• _PROBLEM REQUIREMENTS_
Repeat all of the data precisely.

[Recorded data]

• • •

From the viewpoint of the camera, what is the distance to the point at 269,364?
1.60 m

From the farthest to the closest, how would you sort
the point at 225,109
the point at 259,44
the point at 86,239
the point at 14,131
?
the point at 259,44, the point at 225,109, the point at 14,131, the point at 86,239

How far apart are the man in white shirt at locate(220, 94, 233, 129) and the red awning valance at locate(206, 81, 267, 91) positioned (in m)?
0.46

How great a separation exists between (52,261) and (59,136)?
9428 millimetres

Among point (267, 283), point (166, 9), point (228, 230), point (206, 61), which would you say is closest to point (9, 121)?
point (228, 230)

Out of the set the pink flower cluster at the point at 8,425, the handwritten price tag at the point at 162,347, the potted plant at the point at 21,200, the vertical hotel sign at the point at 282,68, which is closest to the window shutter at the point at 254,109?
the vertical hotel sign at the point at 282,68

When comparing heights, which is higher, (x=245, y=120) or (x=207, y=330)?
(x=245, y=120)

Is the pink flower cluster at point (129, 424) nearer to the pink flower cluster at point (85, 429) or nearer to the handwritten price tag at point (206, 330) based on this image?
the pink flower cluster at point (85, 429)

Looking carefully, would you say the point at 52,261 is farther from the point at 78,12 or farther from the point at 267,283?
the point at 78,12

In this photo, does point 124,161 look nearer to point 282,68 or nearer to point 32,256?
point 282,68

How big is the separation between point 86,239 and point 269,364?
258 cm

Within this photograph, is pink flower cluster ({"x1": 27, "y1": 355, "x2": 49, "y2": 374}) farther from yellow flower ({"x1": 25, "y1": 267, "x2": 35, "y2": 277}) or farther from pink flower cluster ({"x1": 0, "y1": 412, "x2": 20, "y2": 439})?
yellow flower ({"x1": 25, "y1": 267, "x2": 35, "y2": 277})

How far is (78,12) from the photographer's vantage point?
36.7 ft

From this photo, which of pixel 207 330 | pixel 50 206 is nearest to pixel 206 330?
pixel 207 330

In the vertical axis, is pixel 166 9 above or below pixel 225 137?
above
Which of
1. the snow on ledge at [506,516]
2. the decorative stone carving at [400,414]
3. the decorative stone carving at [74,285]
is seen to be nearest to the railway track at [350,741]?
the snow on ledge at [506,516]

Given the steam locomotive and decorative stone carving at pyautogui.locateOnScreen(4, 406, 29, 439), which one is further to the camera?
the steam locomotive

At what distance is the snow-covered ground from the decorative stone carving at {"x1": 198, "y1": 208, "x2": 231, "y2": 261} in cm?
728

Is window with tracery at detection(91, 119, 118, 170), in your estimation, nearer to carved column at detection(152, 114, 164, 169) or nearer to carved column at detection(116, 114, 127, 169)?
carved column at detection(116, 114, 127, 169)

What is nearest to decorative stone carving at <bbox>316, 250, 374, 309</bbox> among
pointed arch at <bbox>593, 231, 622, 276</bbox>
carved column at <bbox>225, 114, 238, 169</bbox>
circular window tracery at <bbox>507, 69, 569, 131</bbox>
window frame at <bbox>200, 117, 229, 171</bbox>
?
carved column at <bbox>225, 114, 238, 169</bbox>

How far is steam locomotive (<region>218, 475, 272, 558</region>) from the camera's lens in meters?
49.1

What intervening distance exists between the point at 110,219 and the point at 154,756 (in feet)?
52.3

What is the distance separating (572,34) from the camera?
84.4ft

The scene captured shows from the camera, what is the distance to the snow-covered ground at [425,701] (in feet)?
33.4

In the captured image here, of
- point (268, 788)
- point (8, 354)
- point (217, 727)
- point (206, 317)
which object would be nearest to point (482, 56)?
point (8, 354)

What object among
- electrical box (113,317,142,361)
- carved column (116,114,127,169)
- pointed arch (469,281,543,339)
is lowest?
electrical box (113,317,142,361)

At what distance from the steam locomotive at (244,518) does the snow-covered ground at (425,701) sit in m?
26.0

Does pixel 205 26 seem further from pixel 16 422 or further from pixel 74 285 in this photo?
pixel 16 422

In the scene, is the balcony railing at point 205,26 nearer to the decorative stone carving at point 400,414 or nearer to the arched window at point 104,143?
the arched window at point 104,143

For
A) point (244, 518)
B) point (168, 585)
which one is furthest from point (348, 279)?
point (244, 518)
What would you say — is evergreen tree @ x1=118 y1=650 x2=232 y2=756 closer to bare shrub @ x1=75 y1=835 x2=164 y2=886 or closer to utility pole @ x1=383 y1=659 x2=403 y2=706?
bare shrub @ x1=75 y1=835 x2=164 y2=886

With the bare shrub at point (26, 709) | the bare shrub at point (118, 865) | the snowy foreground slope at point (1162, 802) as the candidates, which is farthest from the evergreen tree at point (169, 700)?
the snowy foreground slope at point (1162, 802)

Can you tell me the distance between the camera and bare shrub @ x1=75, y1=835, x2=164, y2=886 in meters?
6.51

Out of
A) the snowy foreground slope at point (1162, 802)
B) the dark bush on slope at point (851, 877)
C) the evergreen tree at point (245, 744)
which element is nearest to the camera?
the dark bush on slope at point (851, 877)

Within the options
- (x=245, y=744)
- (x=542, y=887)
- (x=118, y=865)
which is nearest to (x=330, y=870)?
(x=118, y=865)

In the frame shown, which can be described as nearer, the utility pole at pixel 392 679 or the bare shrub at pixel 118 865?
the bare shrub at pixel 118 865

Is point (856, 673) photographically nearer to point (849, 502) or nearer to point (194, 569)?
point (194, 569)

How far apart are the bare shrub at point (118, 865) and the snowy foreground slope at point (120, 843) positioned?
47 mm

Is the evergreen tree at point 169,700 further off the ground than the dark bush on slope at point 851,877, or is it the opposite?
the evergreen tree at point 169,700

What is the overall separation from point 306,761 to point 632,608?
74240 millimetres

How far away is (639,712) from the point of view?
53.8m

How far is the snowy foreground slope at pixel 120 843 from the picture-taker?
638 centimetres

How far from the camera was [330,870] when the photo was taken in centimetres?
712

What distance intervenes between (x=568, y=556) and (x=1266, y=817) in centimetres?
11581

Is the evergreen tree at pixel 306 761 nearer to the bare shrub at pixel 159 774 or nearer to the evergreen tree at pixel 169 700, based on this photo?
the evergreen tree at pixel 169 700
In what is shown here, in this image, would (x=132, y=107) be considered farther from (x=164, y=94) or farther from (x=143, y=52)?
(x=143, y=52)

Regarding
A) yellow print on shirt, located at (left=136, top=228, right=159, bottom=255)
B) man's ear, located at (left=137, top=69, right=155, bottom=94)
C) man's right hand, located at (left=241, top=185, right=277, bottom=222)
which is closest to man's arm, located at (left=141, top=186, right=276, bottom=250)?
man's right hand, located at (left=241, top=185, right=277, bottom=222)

• • •

• _EXERCISE RESPONSE_
From the viewpoint of the camera, what is the distance to the point at 269,364?
1.60 m

From the farthest to the closest, how would you sort
the point at 225,109
the point at 259,44
the point at 86,239
the point at 14,131
?
the point at 259,44, the point at 225,109, the point at 14,131, the point at 86,239

How far apart are the man in white shirt at locate(220, 94, 233, 129) and the red awning valance at locate(206, 81, 267, 91) positioned (in m)?
0.46

How great a separation exists between (52,261) and (59,136)?
9428 millimetres

Among point (267, 283), point (166, 9), point (228, 230), point (206, 61), which would you say is closest to point (9, 121)?
point (228, 230)

Out of the set the pink flower cluster at the point at 8,425, the handwritten price tag at the point at 162,347, the potted plant at the point at 21,200, the vertical hotel sign at the point at 282,68, which is closest to the window shutter at the point at 254,109?
the vertical hotel sign at the point at 282,68

When comparing heights, which is higher, (x=245, y=120) or (x=207, y=330)?
(x=245, y=120)

Is the pink flower cluster at point (129, 424) nearer to the pink flower cluster at point (85, 429) or nearer to the handwritten price tag at point (206, 330) based on this image?
the pink flower cluster at point (85, 429)

Looking carefully, would you say the point at 52,261 is farther from the point at 78,12 or farther from the point at 267,283?
the point at 78,12

In this photo, does point 124,161 look nearer to point 282,68 or nearer to point 32,256?
point 282,68

How big is the separation between point 86,239 and point 269,364?
258 cm

Within this photograph, is pink flower cluster ({"x1": 27, "y1": 355, "x2": 49, "y2": 374}) farther from yellow flower ({"x1": 25, "y1": 267, "x2": 35, "y2": 277}) or farther from pink flower cluster ({"x1": 0, "y1": 412, "x2": 20, "y2": 439})?
yellow flower ({"x1": 25, "y1": 267, "x2": 35, "y2": 277})

How far is (78,12) from the photographer's vantage point?
36.7 ft

From this photo, which of pixel 207 330 | pixel 50 206 is nearest to pixel 206 330?
pixel 207 330

In the vertical axis, is pixel 166 9 above or below pixel 225 137?
above
Which of
1. the snow on ledge at [506,516]
2. the decorative stone carving at [400,414]
3. the decorative stone carving at [74,285]
is seen to be nearest to the railway track at [350,741]?
the snow on ledge at [506,516]

Given the steam locomotive and decorative stone carving at pyautogui.locateOnScreen(4, 406, 29, 439), which one is further to the camera?
the steam locomotive

At what distance is the snow-covered ground from the decorative stone carving at {"x1": 198, "y1": 208, "x2": 231, "y2": 261} in cm?
728

Is window with tracery at detection(91, 119, 118, 170), in your estimation, nearer to carved column at detection(152, 114, 164, 169) or nearer to carved column at detection(116, 114, 127, 169)?
carved column at detection(116, 114, 127, 169)

What is nearest to decorative stone carving at <bbox>316, 250, 374, 309</bbox> among
pointed arch at <bbox>593, 231, 622, 276</bbox>
carved column at <bbox>225, 114, 238, 169</bbox>
circular window tracery at <bbox>507, 69, 569, 131</bbox>
window frame at <bbox>200, 117, 229, 171</bbox>
?
carved column at <bbox>225, 114, 238, 169</bbox>

How far is steam locomotive (<region>218, 475, 272, 558</region>) from the camera's lens in meters?
49.1

What intervening distance exists between the point at 110,219 and the point at 154,756 (in feet)?
52.3

What is the distance separating (572,34) from the camera?
84.4ft

The scene captured shows from the camera, what is the distance to the snow-covered ground at [425,701] (in feet)?
33.4

In the captured image here, of
- point (268, 788)
- point (8, 354)
- point (217, 727)
- point (206, 317)
which object would be nearest to point (482, 56)?
point (8, 354)

What object among
- electrical box (113,317,142,361)
- carved column (116,114,127,169)
- pointed arch (469,281,543,339)
is lowest?
electrical box (113,317,142,361)

At what distance from the steam locomotive at (244,518) does the snow-covered ground at (425,701) sit in m?
26.0

Does pixel 205 26 seem further from pixel 16 422 or further from pixel 74 285 in this photo?
pixel 16 422

In the scene, is the balcony railing at point 205,26 nearer to the decorative stone carving at point 400,414 or nearer to the arched window at point 104,143?
the arched window at point 104,143

For
A) point (244, 518)
B) point (168, 585)
which one is furthest from point (348, 279)?
point (244, 518)
What would you say — is evergreen tree @ x1=118 y1=650 x2=232 y2=756 closer to bare shrub @ x1=75 y1=835 x2=164 y2=886 or closer to utility pole @ x1=383 y1=659 x2=403 y2=706?
bare shrub @ x1=75 y1=835 x2=164 y2=886

With the bare shrub at point (26, 709) | the bare shrub at point (118, 865) | the snowy foreground slope at point (1162, 802) as the candidates, which is farthest from the evergreen tree at point (169, 700)?
the snowy foreground slope at point (1162, 802)

Can you tell me the distance between the camera and bare shrub @ x1=75, y1=835, x2=164, y2=886 in meters?
6.51

Out of
A) the snowy foreground slope at point (1162, 802)
B) the dark bush on slope at point (851, 877)
C) the evergreen tree at point (245, 744)
which element is nearest to the camera?
the dark bush on slope at point (851, 877)

Within the options
- (x=245, y=744)
- (x=542, y=887)
- (x=118, y=865)
which is nearest to (x=330, y=870)?
(x=118, y=865)

In the frame shown, which can be described as nearer, the utility pole at pixel 392 679 or the bare shrub at pixel 118 865?
the bare shrub at pixel 118 865

Is point (856, 673) photographically nearer to point (849, 502) or nearer to point (194, 569)?
point (194, 569)

How far apart are the bare shrub at point (118, 865) and the snowy foreground slope at point (120, 843) positioned?
47 mm

Is the evergreen tree at point 169,700 further off the ground than the dark bush on slope at point 851,877, or is it the opposite?
the evergreen tree at point 169,700

What is the overall separation from point 306,761 to point 632,608?
74240 millimetres

How far away is (639,712) from the point of view?
53.8m

How far is the snowy foreground slope at pixel 120 843 from the picture-taker?
638 centimetres

How far from the camera was [330,870] when the photo was taken in centimetres?
712

What distance intervenes between (x=568, y=556) and (x=1266, y=817) in centimetres?
11581

Is the evergreen tree at pixel 306 761 nearer to the bare shrub at pixel 159 774 or nearer to the evergreen tree at pixel 169 700, based on this photo?
the evergreen tree at pixel 169 700
In what is shown here, in this image, would (x=132, y=107) be considered farther from (x=164, y=94) or farther from (x=143, y=52)?
(x=143, y=52)

Regarding
A) yellow print on shirt, located at (left=136, top=228, right=159, bottom=255)
B) man's ear, located at (left=137, top=69, right=155, bottom=94)
C) man's right hand, located at (left=241, top=185, right=277, bottom=222)
which is closest to man's arm, located at (left=141, top=186, right=276, bottom=250)?
man's right hand, located at (left=241, top=185, right=277, bottom=222)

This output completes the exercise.